Salvation of the Scum Fifth Prince

[66 – goodbye; refuse the truth]



"Why did you write a tragedy, Damien?"

The question that left Alvara's curious lips without hesitation lingered in the solemn air. Everybody heard it, but nobody said anything.

Damien strolled leisurely near the back, hands in his pockets and his eyes indifferently observed each person with every sway of his raven tail. His eyes flickered to hers and paused. 

"The ending, whether I wrote it or not, wouldn't have a happy ending." replied the teenager simply.

Alvara frowned, furrowing her brows. "I don't really get it."

"Did I say I wrote the entire story?"

"That--"

"And if it was merely an unfinished story I picked up, how do you think I felt when reading it?"

If what Damien had originally found during his travels was the incomplete story of Raphael Han, how would that impact him? When he, himself, was a prominent character in the early chapters who suffered betrayal, over and over again?

How had he felt knowing his whole world was a lie, but unlike Raphael who was surrounded by others, he was left to understand that fact alone?

How did he feel after looking at Sage, his close aide that'd betrayed him? Did he hope that the story would change, that the betrayal wouldn't occur? Did he desperately push away the thoughts of suspicion every time that man smiled or laughed with him?
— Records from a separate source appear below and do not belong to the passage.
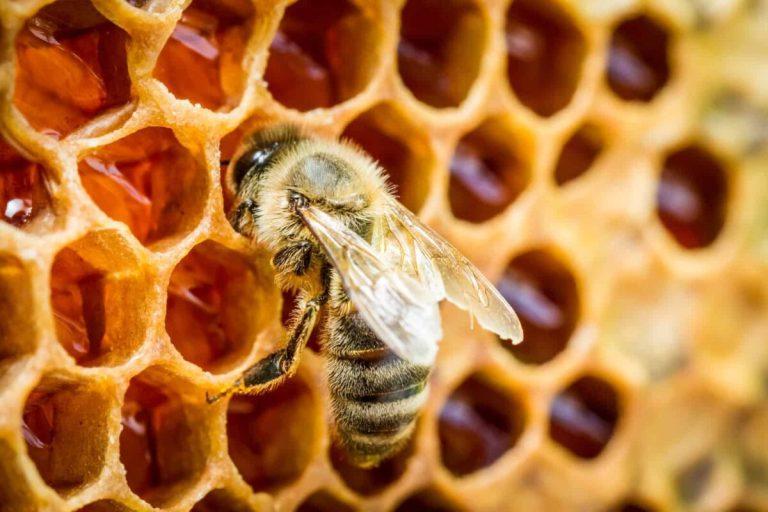 Cómo producen la miel las abejas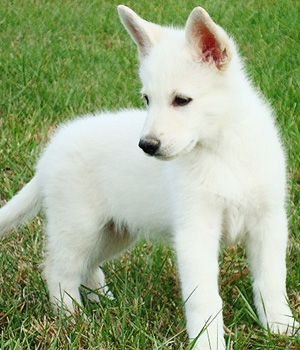 White German Shepherd Pictures And Images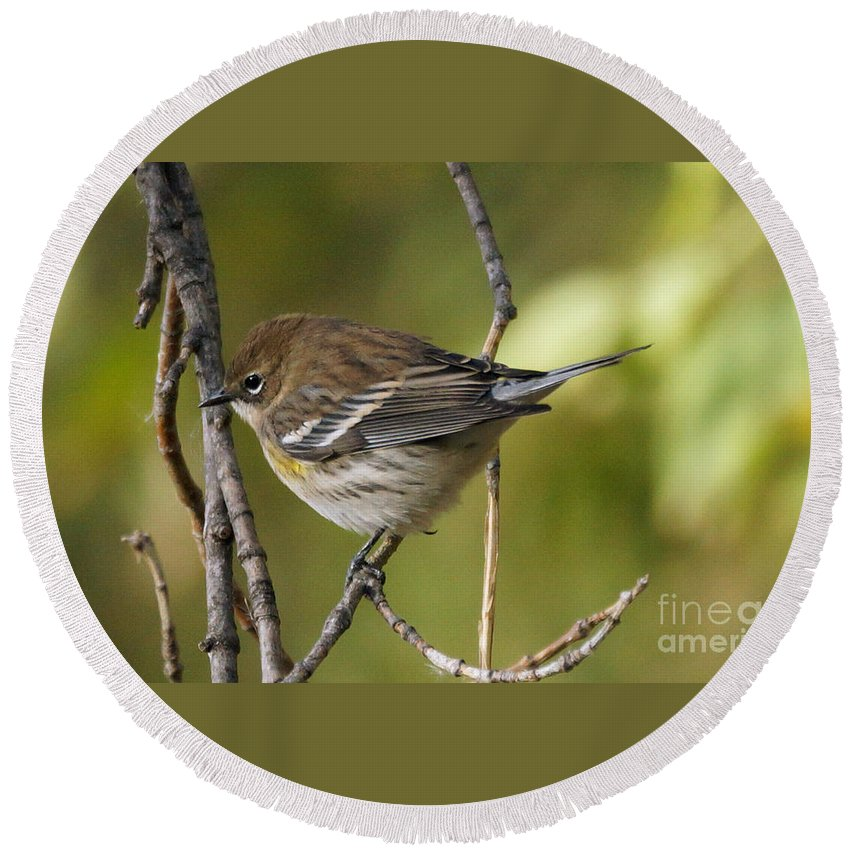 Birds Round Beach Towel featuring the photograph Yellow-rumped Warbler by Lori Tordsen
"The ending of the world is predetermined. It will collapse and bring everything down with it." Damien stopped momentarily before admitting, "I attempted to write a happy ending the first time."

The confession was unexpected.

"And what happened?"

"The words dyed the pages in inky death, and the words that promised happiness bled away."

It was then that the young boy understood — this story wasn't fated for a sweet conclusion. However, he didn't wish to leave the story incomplete. 

A story without an end didn't necessarily mean any ending could be written.

But a completed story, even if it ended with tragedy, may unknowingly land itself in the hands of a quiet reader. Damien had one goal in mind when he wrote out the gruesome tragedy of betrayal; to have the story find a reader, and to one day rewrite the ending himself. 

Back when he'd found it, the world had refused a happy ending. But now, weren't things already steering away from the original path of destruction? 

It was a complicated thing to understand, and perhaps, had it been another person, they would've made a different choice. Only, there was no other person, only Damien and Damien alone.

And this was the choice he made.

Raphael was the first to understand Damien's decision as he walked over in steady strides and ruffled the tangles of night hair with a sigh. "Thanks for your hard work, kid."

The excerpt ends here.